Soapbox Gallery presents The Sonic Vision Looping Festival. Three nights, three stellar acts;
August 26, Guitars A Go Go, Sal Cataldi and Rick Warren.
August 27, Hayes Greenfield (music), Ikuo Nakamura (3-D films).
August 28, Will Calhoun.
All different instrumentation and artists creating entirely different and cutting edge acoustically based electronic looping inspired by visual narratives that are the source of the musical journeys they take us on.
First night:
Guitars A Go Go Sal Cataldi and Rick Warren weave guitar lines into an ambient metamorphosis of an ever expansive meditation space. Their compositions follow kaleidoscopic fractals unfolding into substructural elements like a cosmic passage back in time towards deeper understanding and truth.
Second night:
Hayes Greenfield with electronically tweaked sax, flute, kalimba, and voice, creates lush lines and emotionally charged melodies layered into compositions that are both healing and liberating. Accompanying images of (sometimes collaborator) 3-D filmmaker, Ikuo Nakamura), he enhances the visual thematic explorations of the human connection to nature by creating sound waves that stop time and inspire fields of memory and a collective awareness, unlocking a sense of the natural world at once from above, below, inside, and out.
Third night:
Will Calhoun with an array of indigenous and electronic percussion instruments, flutes (some sacred) and his drum kit, weaves together ever more densely packed rhythms that conjure an alternate reality no less transcendent than the multi layered sounds of nature, people, thoughts, and relationships.
Following video images he's taken of past journeys to places as far flung as Mali, the Australian outback, and the heart of Brooklyn, his compositions unify the pulse of the ancient and modern worlds, revealing the hidden and underlying connections between the sacred and the everyday.
Guitars A Go Go, the improvisational duo of two acclaimed Hudson Valley-based guitarists, Rick Warren and Sal Cataldi (Spaghetti Eastern Music), have released their debut album, Travel Advisory. The duo have been performing at leading concert venues and art galleries since early 2019 and, on occasion, in a quartet abetted by bassist/composer Mark Steven Brooks and percussionist Pete Tenerowicz. NYC and Saugerties-based guitarist Sal Cataldi may be best known these days for his style-jumping solo project, Spaghetti Eastern Music. Time Out New York describes Cataldi’s music as “largely instrumental, Eastern-influenced jams are infused with some delicate guitar work and hauntingly moody atmosphere.”

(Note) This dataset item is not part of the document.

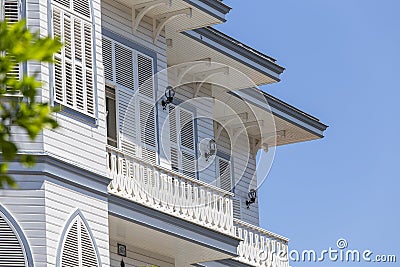 Windows with white wooden shutters on wall building, Turkey Stock Photo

Originally from Kingston, Hudson-based guitarist Rick Warren has been deeply involved in the improvisational and experimental music scene. He was encouraged by renowned vibraphonist Karl Berger at his Creative Music Studio in Woodstock. It was Berger’s visit to a Rick’s high school music theory class that led him to become a regular participant in twice-yearly workshops held at CMS, an international hot bed of improvisational music performance and education founded in 1971 by Berger, Ingrid Sertso and Ornette Coleman. Rick is best known for using his guitar and a variety of electronic sound sources, each one a new and different on-the-spot creation.
Their debut album is a quartet of live-in-studio duets recorded just as the Covid-19 quarantine took hold. Travel Advisory features contemplative, peaceful songs as well as songs with textured noise and dissonance. These songs communicate the wide array of emotions we are feeling in response to the global pandemic. Five more songs were later produced in remote collaboration, with Cataldi adding guitars, synths, and effects at his studio in West Saugerties to solo pieces performed by Warren at his studio in Hudson, N.Y. Travel Advisory opens up with “A Jig for Europa,” comprised of blues performed by Warren on heavily processed acoustic 12-string, electronic blurbs, and backwards guitars by Cataldi. Throughout the album are songs such as “The Volcano Lovers,” 13 minutes of serene music with back-and-forth relay of melodic improvisations by each guitarist and “DeKooning Was a Crooner” the final and longest live-in-studio improvisation. The song consists of jazz chordal voicings from Cataldi lead into the inside-out improvisations from Warren.